Po tym jak PO wprowadziło ustawę o zapobieganiu przemocy w rodzinie, po tym, jak zmienili zasady gry w IPNie, pomimo, że Lech Kaczyński chciał ustawę zawetować przyszła kolej na zwiększanie władzy. Przede wszystkim będą podporządkowywać sobie media. Już mieszają się w Krajową Radę Radiofonii i Telewizji. Największe chamy wskazują paluchem w kierunku pracowników TVP i mówią: Wylatujesz. Zabiegi celowe, aby zmniejszyć zasięg macek opozycji i uniemożliwić jej tak wysoko-procentowy sukces w wyborach parlamentarnych.

Pomimo tego, że prezydentura większego znaczenia nie ma, to PO nie mogła sobie pozwolić, aby opozycja miała dostęp do teczek. A szkoda, bo jak mówi Janusz Korwin Mikke lepiej aby zajął się tym prezydent Kaczyński, aniżeli premier Kaczyński.

Jeszcze siedząc w Londynie uważałem, że Tusk to liberał i że wprowadzi nieco świeżości w socjalistyczną zgniliznę. Jednak jest to premier, który opowiada się jedynie za wolnością we własnych szeregach, bo PO udowodniła wielokrotnie, że może robić, co jej się żywnie podoba i nie ponosić za to żadnej odpowiedzialności.
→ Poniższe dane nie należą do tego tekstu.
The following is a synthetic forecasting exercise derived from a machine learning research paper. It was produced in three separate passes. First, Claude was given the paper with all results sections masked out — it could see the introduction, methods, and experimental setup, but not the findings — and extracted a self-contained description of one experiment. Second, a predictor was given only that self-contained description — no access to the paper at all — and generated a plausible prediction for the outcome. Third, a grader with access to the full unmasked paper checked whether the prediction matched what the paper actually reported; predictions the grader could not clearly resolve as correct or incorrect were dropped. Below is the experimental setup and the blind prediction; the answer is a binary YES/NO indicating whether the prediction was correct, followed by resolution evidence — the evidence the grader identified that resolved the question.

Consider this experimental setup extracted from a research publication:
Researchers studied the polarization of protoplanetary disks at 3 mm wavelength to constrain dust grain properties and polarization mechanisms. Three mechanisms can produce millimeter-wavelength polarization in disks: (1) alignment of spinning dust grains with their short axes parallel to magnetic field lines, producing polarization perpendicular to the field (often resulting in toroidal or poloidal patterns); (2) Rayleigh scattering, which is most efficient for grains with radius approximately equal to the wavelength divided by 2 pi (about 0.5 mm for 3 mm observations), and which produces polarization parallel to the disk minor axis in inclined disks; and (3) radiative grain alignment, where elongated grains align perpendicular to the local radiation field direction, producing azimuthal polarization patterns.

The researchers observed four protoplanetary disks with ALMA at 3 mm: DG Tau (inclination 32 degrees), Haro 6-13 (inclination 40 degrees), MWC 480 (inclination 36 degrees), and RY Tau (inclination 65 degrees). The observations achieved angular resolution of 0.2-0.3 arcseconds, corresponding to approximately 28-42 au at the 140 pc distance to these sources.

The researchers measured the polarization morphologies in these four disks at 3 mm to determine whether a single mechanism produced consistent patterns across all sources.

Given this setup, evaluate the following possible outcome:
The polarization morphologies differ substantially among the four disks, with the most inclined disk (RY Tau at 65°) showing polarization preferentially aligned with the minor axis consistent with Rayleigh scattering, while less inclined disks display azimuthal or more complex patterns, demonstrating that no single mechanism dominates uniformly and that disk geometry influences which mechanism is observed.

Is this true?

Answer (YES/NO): NO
Tak było w przypadku afery hazardowej, tak było w komisji do spraw nacisków. Politycy opozycji z afery gruntowej pożegnali swoje stanowiska szybciutko, a platformiacy ciągle u sterów. Przykład awansującego Grzegorza Schetyny.

Rządy PO będą opierać się tak jak do tej pory na propagandzie sukcesu: czyli "Polska zdała egzamin - wszyscy zdaliśmy". Media będą więc robiły odpowiednią zasłonę dymną i żadna afera nie wyjdzie, bo ludzie będą się bali podzielić losy Kamińskiego.